One lure that excels three different spring species.
The resume of the simple bucktail is an impressive one. It is proven to work in all areas of the water column. The lures works effectively with others like teasers and jig strips or independently. And they are proficient in catching multiple inshore species. Save for those first few weeks of spring, when most of my casts will be made with a soft plastic paddletail, just about every cast I throw will be with a bucktail.
The sweet spot over past seasons for my favorite in the spring is a white half-ounce jig. On a light spinning rod and 20-pound braid, its erratic dance with a few twitches of the rod tip is magical. Once those bunker move in, I’m snagging more of them and catching fewer of the bass I’m targeting. The bass didn’t leave or head out to the ocean, they’re underneath the bunker, and a bucktail is the best way to get down to them.
Rarely would I be using more than 1-1/2 ounces in productive back bay spots during the spring. A 1-1/2 bucktail down to 3/4 with a curly or split tail jig strip has been effective for me. The profile mimics peanuts, worms, spearing, and other smaller baits that bass won’t ignore. And it often catches the eye and lateral line of another species waking up for a spring swim.
Just as I’ve been fooled many a time by a snagged bunker, I was sure it was too early of a showing for blues when feeling headshakes on a hookup in late April. It was in fact, the gorgeous purple and gold colors of a weakfish. It’s not surprising to me; I caught the first few weakfish with live peanut bunker by the Verrazano Bridge before calling the East End of Long Island home a few years back. As I mentioned earlier, a bucktail is a perfect profile match for peanut bunker. While not as thick as they are in the fall, peanuts are present in the early season. Using a curly tail jig strip mimicking worms that worked just off the bottom will also earn bites from the weakies. The only difference between bass and weakfish I’ve found is that you can get a striper on a fast retrieve of a bucktail close to the top. Still, I’ve only caught weakfish in the lower portion of the water column using a slower retrieve. I found that tipping my bucktail with a soft plastic like a Bass Assassin or curly tail can also help entice them.
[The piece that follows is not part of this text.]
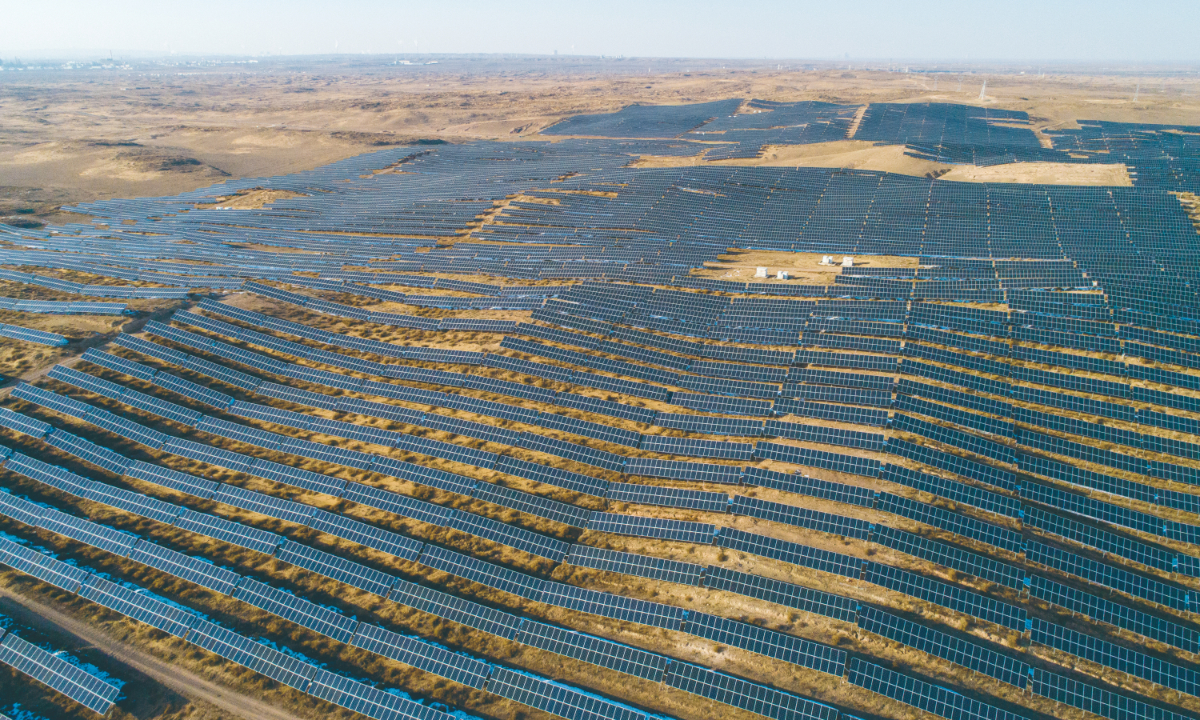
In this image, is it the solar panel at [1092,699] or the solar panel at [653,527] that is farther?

Creeping into the month of May, I find myself on the bow of my buddy’s 23 Everglades in back bay shallows working flats and banks. Work and my 11-year-old son’s baseball schedule dictate fishing time, not tides, in what always seems like not enough hours of daylight for spring fishing. When we end up fishing the end or very start of a tide with very little drift, I often switch back to a soft plastic on a jighead from a bucktail for more presentation movement from the bottom to subsurface to entice a bass or weakfish. Then the third species strikes with the clean slice of my plastic lure, indicating it’s time to switch back to the trusty and more durable bucktail.
Few inshore thrills rival an 8- to 12-plus-pound gator crushing a surface plug. I love getting my fix when they’re in thick, like the spectacular bite last year. Yet it’s not just what’s going on up top that’s really going on. Arriving blue fish in the bays creates and triggers a competitive feed instinct with bigger, stronger, and hungrier migrating bass on their journey east and stopping in our bays for the abundance of bait. Taking a beat-up pencil popper off the clip and putting on a bucktail feels like leaving fish to find fish sometimes, but I know I can work those deeper rips and get those finicky blues to strike with a bucktail.
As the days get longer, the incoming ocean water isn’t as cold, and the outgoing bay water is chock full of bait and warmer with each tide. The fish that have staged in the bay begin to expand their feeding area, and more fish make their way into the neighborhood through the inlets and stage in those waterways. It will almost always be a bucktail for me in this scenario. By boat, even going into or coming out of slack tide will make it tricky working a pencil popper with drift speed. Using a bucktail offers a big advantage by working the bottom more effectively than other choices. I don’t mind just dealing with one fixed hook when landing a fish either!
Sometimes the simplest is the best. The versatility and simplicity of throwing bucktails in the spring could very well make the hard choice of deciding which lure to choose for which species a much easier decision.